Verander in het deel vanaf de regel met "Which choice from" tot en met het einde van de items elk "log" in "branch". Geef dat deel terug en laat de rest ongewijzigd.

Ruimtelijke vragen bij afbeeldingen

::::

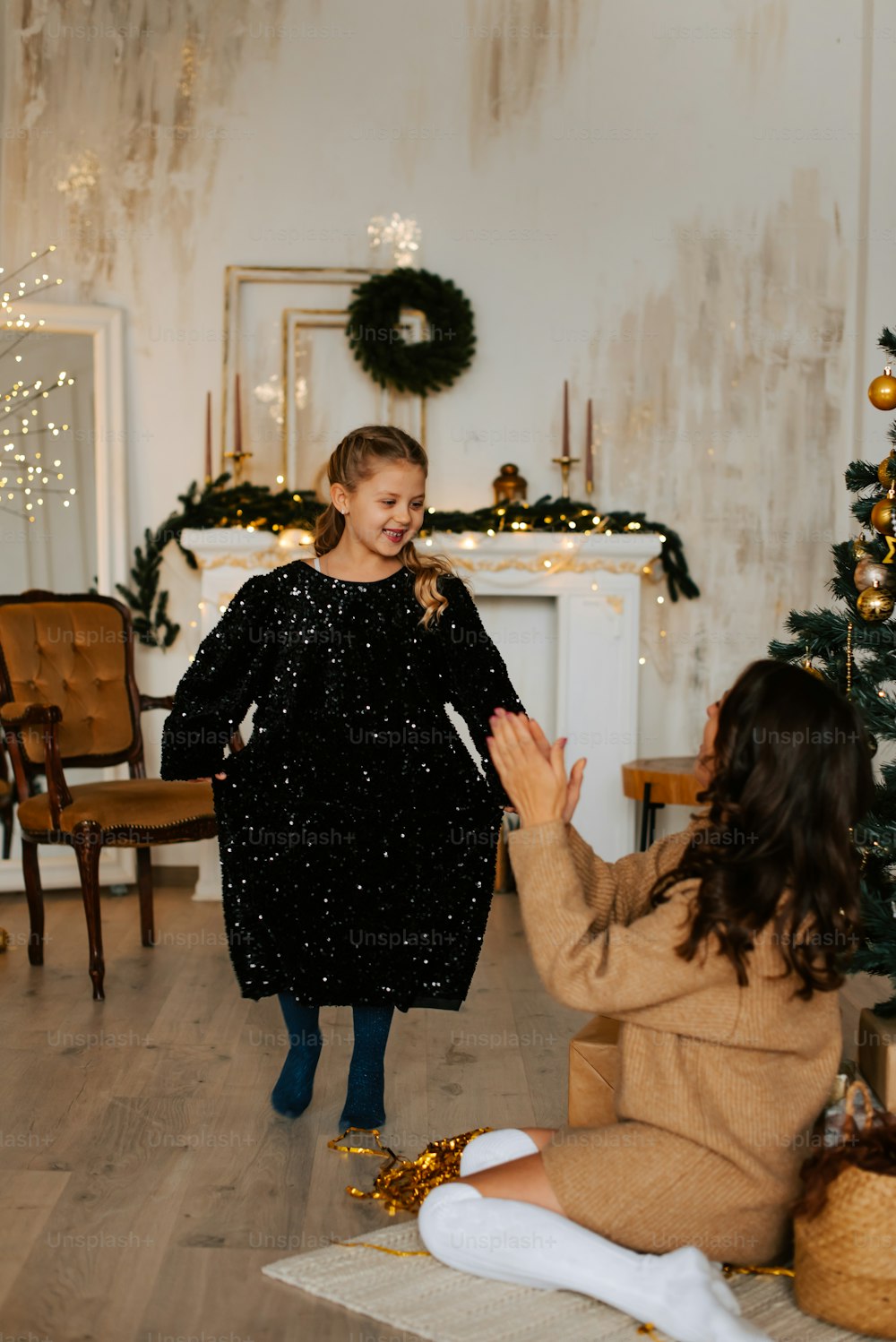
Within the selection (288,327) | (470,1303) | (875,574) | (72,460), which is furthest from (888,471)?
(72,460)

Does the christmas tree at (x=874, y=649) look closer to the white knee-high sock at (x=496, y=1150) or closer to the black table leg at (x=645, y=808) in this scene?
the white knee-high sock at (x=496, y=1150)

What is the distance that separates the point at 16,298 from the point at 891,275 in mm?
3370

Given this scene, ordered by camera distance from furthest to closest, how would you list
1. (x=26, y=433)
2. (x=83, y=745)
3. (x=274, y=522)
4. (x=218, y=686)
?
(x=26, y=433) < (x=274, y=522) < (x=83, y=745) < (x=218, y=686)

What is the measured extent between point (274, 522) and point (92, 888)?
1642mm

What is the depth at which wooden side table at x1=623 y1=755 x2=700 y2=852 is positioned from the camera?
14.1 ft

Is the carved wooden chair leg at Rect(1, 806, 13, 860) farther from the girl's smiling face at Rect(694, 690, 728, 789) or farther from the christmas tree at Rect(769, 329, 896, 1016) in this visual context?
the girl's smiling face at Rect(694, 690, 728, 789)

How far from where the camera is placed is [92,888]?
3.61 m

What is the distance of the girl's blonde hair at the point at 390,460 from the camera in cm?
258

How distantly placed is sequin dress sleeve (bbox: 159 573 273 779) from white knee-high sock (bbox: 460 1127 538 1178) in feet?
3.21

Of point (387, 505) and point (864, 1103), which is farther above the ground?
point (387, 505)

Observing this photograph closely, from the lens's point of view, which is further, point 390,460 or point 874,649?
point 874,649

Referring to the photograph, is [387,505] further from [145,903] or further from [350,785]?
[145,903]

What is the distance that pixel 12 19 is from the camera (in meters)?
5.00

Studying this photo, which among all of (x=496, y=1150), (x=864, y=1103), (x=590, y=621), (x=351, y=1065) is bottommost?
(x=351, y=1065)
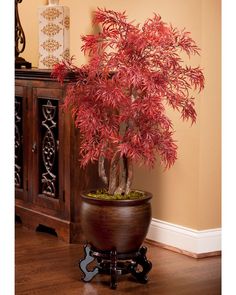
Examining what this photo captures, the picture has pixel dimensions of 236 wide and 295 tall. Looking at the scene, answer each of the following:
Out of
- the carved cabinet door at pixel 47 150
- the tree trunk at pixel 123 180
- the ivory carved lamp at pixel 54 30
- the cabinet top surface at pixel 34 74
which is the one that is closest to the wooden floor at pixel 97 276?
the carved cabinet door at pixel 47 150

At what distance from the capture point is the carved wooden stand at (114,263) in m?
3.86

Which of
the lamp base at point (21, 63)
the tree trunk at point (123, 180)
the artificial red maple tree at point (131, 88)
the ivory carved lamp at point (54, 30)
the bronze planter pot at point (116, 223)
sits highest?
the ivory carved lamp at point (54, 30)

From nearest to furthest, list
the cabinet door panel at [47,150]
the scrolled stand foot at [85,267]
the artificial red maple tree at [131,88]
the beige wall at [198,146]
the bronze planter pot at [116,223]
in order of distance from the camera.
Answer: the artificial red maple tree at [131,88] → the bronze planter pot at [116,223] → the scrolled stand foot at [85,267] → the beige wall at [198,146] → the cabinet door panel at [47,150]

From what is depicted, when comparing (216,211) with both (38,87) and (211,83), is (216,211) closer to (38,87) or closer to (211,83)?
(211,83)

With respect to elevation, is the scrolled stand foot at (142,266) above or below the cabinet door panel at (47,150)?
below

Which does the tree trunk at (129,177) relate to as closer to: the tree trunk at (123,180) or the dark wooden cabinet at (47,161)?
the tree trunk at (123,180)

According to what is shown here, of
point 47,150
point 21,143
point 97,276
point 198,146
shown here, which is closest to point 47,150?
point 47,150

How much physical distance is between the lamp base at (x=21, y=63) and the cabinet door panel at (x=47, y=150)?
1.13ft

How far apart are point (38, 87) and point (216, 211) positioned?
60.8 inches

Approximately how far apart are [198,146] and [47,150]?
3.85ft

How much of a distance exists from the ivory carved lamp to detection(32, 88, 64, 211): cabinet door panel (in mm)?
306

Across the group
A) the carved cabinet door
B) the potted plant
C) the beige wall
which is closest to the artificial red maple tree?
the potted plant
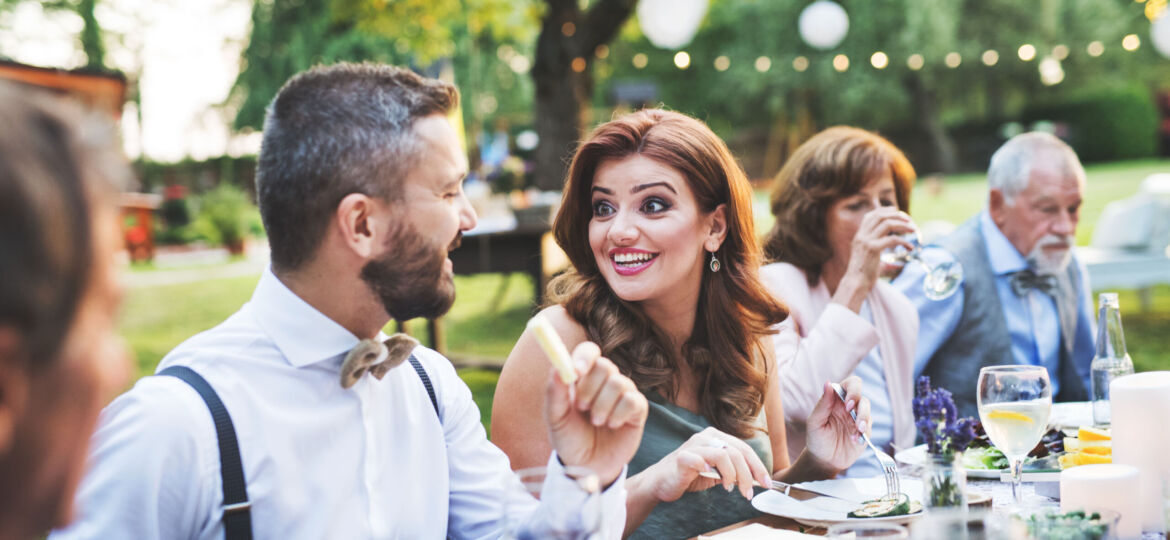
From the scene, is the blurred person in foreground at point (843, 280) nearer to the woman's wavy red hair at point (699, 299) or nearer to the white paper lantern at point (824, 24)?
the woman's wavy red hair at point (699, 299)

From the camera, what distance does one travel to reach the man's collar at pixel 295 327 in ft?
5.44

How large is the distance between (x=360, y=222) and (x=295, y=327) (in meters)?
0.22

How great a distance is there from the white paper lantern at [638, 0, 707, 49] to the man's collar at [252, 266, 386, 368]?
7017 mm

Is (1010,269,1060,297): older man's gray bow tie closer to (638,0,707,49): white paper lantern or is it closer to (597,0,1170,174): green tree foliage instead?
(638,0,707,49): white paper lantern

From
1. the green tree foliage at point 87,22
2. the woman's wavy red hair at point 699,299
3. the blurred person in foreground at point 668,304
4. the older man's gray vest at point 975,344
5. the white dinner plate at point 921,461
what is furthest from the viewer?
the green tree foliage at point 87,22

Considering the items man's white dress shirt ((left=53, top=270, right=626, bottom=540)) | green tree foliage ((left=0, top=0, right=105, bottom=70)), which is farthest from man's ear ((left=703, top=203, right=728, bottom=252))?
green tree foliage ((left=0, top=0, right=105, bottom=70))

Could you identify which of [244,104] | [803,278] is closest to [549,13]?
[803,278]

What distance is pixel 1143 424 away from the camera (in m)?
Result: 1.67

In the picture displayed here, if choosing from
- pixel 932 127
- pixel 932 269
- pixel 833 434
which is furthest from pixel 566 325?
pixel 932 127

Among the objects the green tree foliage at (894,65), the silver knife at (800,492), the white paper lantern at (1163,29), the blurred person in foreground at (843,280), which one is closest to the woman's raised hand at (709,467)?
the silver knife at (800,492)

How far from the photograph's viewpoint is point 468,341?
31.8ft

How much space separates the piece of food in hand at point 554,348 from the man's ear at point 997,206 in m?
2.75

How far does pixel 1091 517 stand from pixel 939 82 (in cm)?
3146

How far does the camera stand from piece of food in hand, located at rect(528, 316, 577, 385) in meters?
1.28
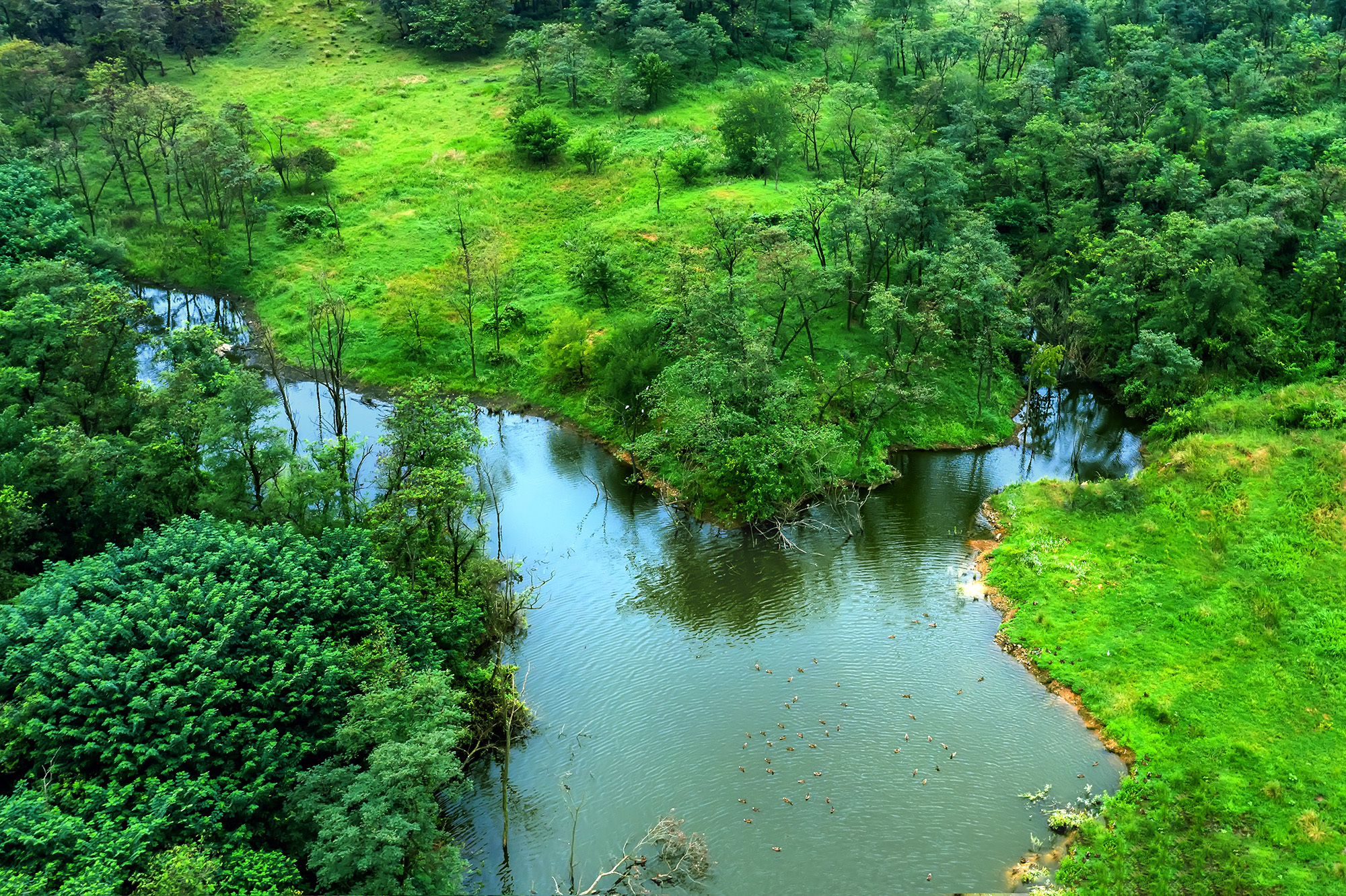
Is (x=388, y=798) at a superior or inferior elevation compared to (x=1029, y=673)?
superior

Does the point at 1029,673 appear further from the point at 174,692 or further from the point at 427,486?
the point at 174,692

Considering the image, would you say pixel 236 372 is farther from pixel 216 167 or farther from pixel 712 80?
pixel 712 80

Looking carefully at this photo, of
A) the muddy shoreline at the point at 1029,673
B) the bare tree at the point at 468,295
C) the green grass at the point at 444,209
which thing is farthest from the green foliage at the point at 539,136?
the muddy shoreline at the point at 1029,673

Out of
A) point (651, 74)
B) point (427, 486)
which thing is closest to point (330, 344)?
point (427, 486)

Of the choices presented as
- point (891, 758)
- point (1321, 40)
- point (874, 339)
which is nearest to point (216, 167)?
point (874, 339)

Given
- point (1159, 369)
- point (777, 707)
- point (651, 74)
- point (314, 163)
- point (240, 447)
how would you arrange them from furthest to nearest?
point (651, 74) < point (314, 163) < point (1159, 369) < point (240, 447) < point (777, 707)

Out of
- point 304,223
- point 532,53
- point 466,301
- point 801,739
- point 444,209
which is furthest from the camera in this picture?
point 532,53

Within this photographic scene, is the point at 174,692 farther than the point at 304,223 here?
No

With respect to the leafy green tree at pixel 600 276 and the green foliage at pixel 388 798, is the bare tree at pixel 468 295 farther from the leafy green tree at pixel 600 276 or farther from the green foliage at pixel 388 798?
the green foliage at pixel 388 798
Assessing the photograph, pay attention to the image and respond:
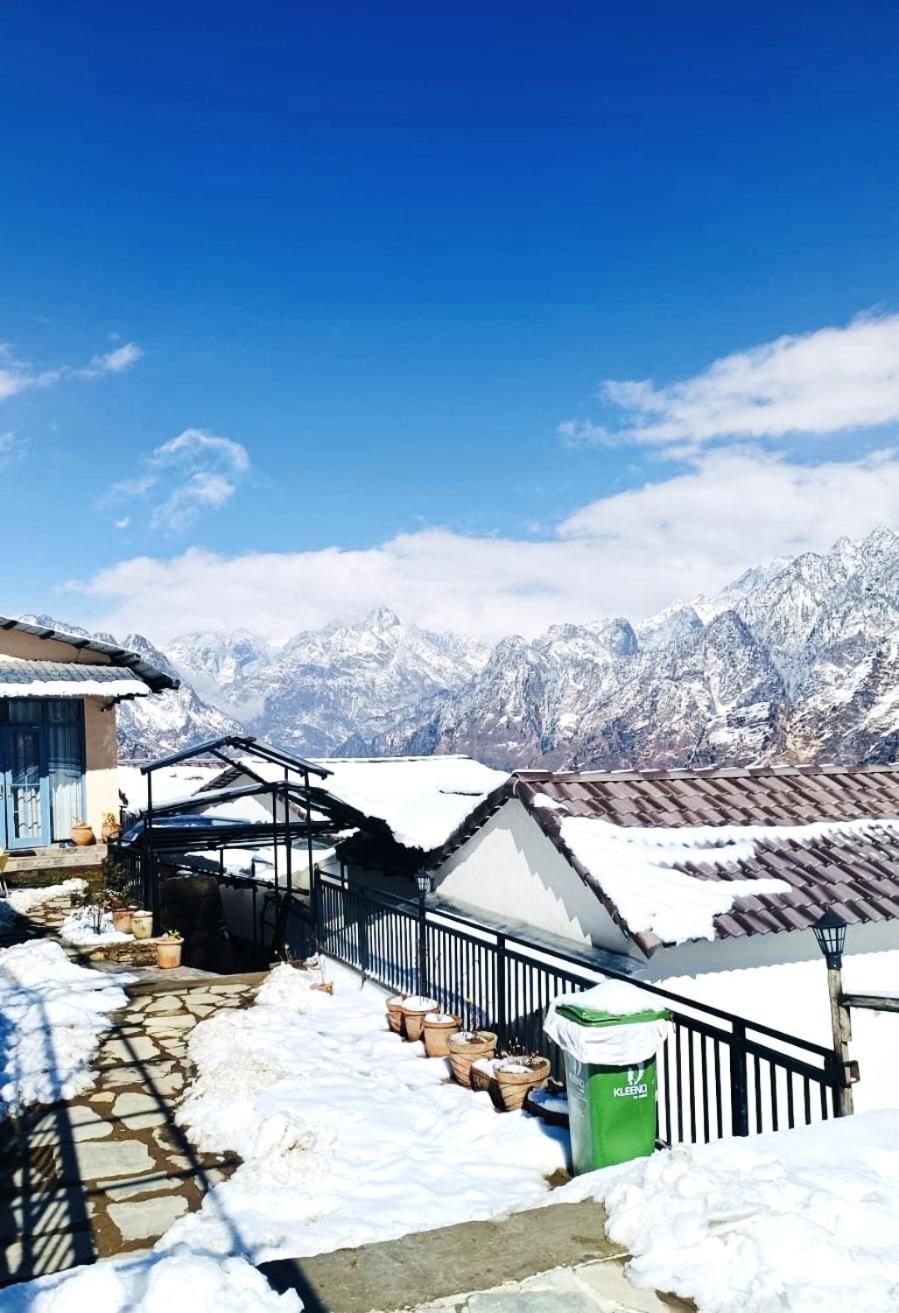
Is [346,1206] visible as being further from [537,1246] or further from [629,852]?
[629,852]

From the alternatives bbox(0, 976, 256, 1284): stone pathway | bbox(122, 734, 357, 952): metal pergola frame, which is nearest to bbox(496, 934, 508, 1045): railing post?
bbox(0, 976, 256, 1284): stone pathway

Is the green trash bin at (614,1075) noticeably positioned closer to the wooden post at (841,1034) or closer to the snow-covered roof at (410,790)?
the wooden post at (841,1034)

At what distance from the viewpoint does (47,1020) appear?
30.3 ft

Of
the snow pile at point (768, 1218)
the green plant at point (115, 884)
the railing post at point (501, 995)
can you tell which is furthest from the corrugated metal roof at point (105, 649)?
the snow pile at point (768, 1218)

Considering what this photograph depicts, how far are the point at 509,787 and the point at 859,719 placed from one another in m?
130

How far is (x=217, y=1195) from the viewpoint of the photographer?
5711 millimetres

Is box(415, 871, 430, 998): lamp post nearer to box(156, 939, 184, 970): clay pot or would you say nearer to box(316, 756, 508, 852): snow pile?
box(316, 756, 508, 852): snow pile

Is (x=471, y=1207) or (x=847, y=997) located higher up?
(x=847, y=997)

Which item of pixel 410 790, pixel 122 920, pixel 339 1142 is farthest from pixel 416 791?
pixel 339 1142

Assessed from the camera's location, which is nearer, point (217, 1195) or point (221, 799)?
point (217, 1195)

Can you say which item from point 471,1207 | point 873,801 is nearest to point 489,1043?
point 471,1207

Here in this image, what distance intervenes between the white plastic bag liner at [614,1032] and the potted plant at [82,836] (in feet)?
49.0

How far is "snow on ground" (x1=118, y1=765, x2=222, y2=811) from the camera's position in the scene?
3241cm

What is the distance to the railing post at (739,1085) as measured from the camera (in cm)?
575
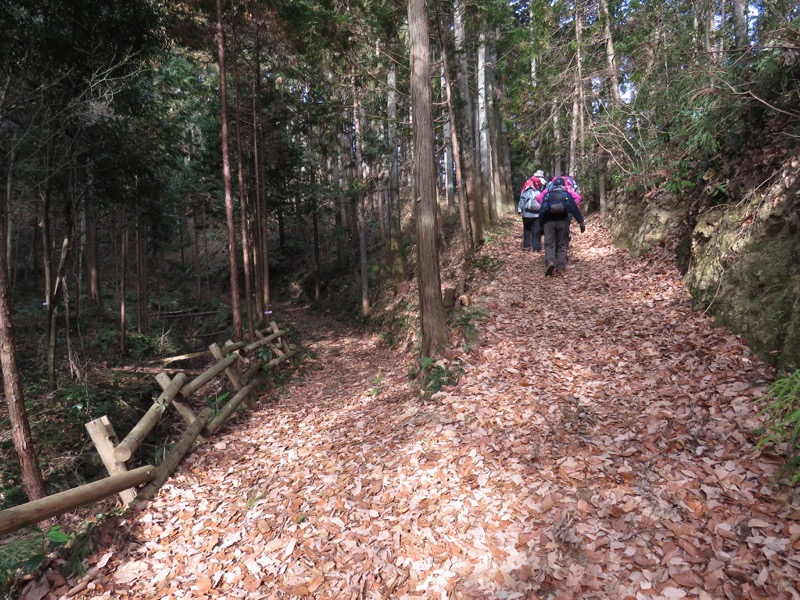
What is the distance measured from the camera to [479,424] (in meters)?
4.57

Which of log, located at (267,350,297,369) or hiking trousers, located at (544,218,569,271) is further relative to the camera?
log, located at (267,350,297,369)

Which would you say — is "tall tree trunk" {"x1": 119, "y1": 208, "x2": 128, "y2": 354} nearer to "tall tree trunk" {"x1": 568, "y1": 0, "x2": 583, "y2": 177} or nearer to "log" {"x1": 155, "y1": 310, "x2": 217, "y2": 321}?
"log" {"x1": 155, "y1": 310, "x2": 217, "y2": 321}

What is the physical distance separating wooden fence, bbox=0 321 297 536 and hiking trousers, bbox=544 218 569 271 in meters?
7.51

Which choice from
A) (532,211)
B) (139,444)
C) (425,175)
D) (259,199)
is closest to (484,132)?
(532,211)

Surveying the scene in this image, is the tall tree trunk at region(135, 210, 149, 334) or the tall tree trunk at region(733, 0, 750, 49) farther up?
the tall tree trunk at region(733, 0, 750, 49)

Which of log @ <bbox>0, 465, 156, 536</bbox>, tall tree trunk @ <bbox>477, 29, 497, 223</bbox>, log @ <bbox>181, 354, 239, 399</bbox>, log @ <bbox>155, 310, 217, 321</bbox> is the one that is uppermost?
tall tree trunk @ <bbox>477, 29, 497, 223</bbox>

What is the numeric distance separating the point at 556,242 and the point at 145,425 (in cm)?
892

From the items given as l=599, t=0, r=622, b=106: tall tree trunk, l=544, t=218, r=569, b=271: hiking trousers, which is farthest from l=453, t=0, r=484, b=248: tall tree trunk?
l=599, t=0, r=622, b=106: tall tree trunk

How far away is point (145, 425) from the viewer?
4574 millimetres

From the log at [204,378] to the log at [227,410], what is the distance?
58 centimetres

::::

## OPLOSSING
Which choice from
A) (532,211)
B) (139,444)
C) (425,175)
D) (259,199)
is closest to (484,132)?
(532,211)

Surveying the scene in this image, is the tall tree trunk at region(135, 210, 149, 334) or the tall tree trunk at region(733, 0, 750, 49) farther up?
the tall tree trunk at region(733, 0, 750, 49)

Which of branch @ <bbox>0, 465, 156, 536</bbox>, tall tree trunk @ <bbox>477, 29, 497, 223</bbox>, branch @ <bbox>181, 354, 239, 399</bbox>, branch @ <bbox>155, 310, 217, 321</bbox> is the one that is uppermost?
tall tree trunk @ <bbox>477, 29, 497, 223</bbox>

What is the numeric distance separating the point at 556,242 and the point at 145,425 (in cm)?
892

From the items given as l=599, t=0, r=622, b=106: tall tree trunk, l=544, t=218, r=569, b=271: hiking trousers, which is farthest from l=453, t=0, r=484, b=248: tall tree trunk?
l=599, t=0, r=622, b=106: tall tree trunk

How far away is point (145, 425) from the viewer?
4574 millimetres

From the branch at [204,378] to the branch at [227,410], what is the distance?
58 centimetres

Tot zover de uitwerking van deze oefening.